Beauty – Form – What does my website look like? What impression does it give of me/my group/my service? How am I using colour, wording, images and content layout to provide a consistent transmission across my website and associated materials so people can instantly understand what they are looking at? Does it look nice? Are there bits that are misaligned, or look out of place, that I need to fix or ask someone else to? Do I have large chunks of text that I need to break up with paragraphs, images, subheadings to make it easier to read?

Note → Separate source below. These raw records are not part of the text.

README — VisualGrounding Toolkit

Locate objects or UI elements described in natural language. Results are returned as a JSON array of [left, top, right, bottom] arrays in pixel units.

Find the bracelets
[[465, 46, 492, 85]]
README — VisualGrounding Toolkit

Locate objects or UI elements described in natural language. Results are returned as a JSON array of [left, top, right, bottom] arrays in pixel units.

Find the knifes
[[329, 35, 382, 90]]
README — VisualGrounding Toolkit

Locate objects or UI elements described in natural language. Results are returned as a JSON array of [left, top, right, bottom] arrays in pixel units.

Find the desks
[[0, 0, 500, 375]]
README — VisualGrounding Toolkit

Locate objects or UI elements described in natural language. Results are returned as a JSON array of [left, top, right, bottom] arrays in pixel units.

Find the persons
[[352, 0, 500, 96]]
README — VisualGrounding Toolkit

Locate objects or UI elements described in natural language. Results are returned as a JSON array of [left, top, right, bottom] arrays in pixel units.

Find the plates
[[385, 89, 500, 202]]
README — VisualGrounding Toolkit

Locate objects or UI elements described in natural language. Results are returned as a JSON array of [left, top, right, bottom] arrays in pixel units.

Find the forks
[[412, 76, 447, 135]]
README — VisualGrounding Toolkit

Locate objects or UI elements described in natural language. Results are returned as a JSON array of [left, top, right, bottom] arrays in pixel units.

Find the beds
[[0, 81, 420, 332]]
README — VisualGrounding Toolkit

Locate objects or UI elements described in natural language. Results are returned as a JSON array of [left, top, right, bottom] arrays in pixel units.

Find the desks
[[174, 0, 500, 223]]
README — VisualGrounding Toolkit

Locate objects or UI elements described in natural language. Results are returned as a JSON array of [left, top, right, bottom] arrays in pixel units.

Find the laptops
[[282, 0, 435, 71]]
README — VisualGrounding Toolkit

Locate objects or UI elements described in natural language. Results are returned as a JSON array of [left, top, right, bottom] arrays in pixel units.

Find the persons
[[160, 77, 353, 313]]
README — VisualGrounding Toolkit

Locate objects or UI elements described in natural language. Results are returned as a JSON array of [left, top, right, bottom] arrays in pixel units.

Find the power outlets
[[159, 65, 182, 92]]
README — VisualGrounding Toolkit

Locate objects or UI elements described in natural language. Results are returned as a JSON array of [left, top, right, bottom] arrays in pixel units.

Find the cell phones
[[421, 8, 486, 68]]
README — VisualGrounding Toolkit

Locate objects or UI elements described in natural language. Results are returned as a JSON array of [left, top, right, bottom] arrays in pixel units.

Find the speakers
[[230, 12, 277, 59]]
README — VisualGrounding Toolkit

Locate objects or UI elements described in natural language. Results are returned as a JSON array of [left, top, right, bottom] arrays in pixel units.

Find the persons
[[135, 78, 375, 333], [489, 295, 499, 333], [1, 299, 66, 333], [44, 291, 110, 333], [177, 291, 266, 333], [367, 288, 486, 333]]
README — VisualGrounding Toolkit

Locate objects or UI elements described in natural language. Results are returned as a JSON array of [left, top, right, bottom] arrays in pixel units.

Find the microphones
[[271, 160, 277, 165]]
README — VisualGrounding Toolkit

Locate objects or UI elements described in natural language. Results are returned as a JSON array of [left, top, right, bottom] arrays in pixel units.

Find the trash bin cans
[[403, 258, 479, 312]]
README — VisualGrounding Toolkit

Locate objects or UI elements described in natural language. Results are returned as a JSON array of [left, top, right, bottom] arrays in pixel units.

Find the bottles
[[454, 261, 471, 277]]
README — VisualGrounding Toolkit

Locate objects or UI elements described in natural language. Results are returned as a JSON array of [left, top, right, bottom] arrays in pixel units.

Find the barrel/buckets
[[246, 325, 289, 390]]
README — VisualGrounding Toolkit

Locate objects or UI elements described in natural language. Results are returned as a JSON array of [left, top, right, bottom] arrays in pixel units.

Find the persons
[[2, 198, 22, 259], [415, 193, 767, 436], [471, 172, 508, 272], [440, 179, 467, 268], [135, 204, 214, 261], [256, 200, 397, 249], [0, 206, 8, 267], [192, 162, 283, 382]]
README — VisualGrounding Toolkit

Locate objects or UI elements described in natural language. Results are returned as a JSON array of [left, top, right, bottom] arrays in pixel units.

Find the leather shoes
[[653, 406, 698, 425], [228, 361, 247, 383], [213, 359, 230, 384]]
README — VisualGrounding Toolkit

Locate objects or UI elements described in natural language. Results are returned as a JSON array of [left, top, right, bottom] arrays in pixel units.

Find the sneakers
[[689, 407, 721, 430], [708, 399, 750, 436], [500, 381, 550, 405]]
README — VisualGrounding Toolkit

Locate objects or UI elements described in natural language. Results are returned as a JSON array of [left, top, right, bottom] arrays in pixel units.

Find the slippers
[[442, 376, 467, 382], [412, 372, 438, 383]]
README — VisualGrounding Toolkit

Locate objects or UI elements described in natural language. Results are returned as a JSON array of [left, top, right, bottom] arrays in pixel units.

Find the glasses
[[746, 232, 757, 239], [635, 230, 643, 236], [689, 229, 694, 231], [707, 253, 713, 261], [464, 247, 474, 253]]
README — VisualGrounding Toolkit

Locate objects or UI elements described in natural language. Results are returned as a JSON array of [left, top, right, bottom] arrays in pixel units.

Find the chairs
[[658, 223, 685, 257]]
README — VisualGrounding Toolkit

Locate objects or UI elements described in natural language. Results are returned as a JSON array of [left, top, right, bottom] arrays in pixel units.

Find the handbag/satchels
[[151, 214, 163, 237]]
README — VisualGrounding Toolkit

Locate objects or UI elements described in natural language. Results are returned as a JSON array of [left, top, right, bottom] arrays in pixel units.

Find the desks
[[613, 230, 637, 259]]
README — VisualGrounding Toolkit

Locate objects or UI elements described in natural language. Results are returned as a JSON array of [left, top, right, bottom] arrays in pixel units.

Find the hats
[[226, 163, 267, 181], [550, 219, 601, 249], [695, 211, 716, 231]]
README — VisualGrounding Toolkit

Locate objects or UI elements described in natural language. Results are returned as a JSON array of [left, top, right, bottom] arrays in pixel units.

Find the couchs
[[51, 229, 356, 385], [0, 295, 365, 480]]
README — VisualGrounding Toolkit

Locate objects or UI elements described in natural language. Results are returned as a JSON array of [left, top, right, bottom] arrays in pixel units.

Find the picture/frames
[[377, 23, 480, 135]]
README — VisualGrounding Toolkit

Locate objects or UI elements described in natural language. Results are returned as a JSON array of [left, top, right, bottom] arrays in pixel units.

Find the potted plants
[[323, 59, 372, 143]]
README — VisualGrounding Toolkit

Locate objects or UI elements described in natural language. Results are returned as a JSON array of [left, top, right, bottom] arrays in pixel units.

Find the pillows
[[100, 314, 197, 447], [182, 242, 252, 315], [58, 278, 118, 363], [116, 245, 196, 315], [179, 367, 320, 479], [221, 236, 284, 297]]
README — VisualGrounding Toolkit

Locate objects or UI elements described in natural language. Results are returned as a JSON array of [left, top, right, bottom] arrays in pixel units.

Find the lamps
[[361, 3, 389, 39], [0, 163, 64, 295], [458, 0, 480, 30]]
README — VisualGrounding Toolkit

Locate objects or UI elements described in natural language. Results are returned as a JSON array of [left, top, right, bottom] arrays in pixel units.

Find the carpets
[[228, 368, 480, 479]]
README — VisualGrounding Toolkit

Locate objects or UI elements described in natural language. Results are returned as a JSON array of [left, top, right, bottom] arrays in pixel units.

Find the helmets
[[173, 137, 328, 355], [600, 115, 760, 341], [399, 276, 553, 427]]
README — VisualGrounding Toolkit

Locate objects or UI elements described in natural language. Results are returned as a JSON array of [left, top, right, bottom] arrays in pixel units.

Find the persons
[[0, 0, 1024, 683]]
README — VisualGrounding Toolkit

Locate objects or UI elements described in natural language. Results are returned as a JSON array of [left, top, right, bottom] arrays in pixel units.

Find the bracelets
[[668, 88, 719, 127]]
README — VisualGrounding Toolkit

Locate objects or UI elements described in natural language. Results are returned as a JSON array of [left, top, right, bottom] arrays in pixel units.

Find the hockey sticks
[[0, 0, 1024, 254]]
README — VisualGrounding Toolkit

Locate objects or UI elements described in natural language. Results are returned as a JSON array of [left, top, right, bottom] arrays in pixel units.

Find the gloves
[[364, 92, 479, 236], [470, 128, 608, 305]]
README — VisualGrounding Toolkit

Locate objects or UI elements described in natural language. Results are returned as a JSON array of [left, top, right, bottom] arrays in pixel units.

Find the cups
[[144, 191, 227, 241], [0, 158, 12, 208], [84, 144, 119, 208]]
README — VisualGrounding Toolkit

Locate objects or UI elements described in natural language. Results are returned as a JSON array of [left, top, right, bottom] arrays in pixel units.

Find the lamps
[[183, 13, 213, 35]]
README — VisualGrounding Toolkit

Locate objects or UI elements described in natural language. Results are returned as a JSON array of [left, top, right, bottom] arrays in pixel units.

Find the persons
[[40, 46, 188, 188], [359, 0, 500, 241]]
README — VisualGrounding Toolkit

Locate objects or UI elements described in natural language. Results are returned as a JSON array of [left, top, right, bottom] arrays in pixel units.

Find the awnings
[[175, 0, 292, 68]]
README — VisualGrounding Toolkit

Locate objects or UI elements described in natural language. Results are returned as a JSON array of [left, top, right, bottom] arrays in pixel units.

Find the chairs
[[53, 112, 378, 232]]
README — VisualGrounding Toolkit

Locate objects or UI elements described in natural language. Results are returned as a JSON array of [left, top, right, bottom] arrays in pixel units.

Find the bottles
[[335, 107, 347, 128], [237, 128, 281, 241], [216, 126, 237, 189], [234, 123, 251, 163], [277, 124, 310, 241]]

“Beyond rightdoing and wrongdoing, there is a field: I will meet you there.” – Rumi

There is no ultimate right or wrong way to make a website, what one person needs is something that another finds aesthetically unpleasing, or a drain on their time. Like altars, websites are personal expressions of what resonates within ourselves that also have to be shaped to the needs of the purpose for which we are building that altar in the first place. The difference between a simple, crafted altar, and an altar which has been thrown together without love and care, is something we can all feel. Even the most basic website, planted and tended regularly, can be a sacred blessing.

“As she has planted, so does she harvest: such is the field of karma” – Guru Granth Sahib

The only unchanging truth is that everything changes. People now inhabit a cyberspace that is just as real as the illusory reality we live in. We must meet them there, and sanctify that space, shape it b’tselem Elohim, in the image of the One, and share the message. Allahu Akbar.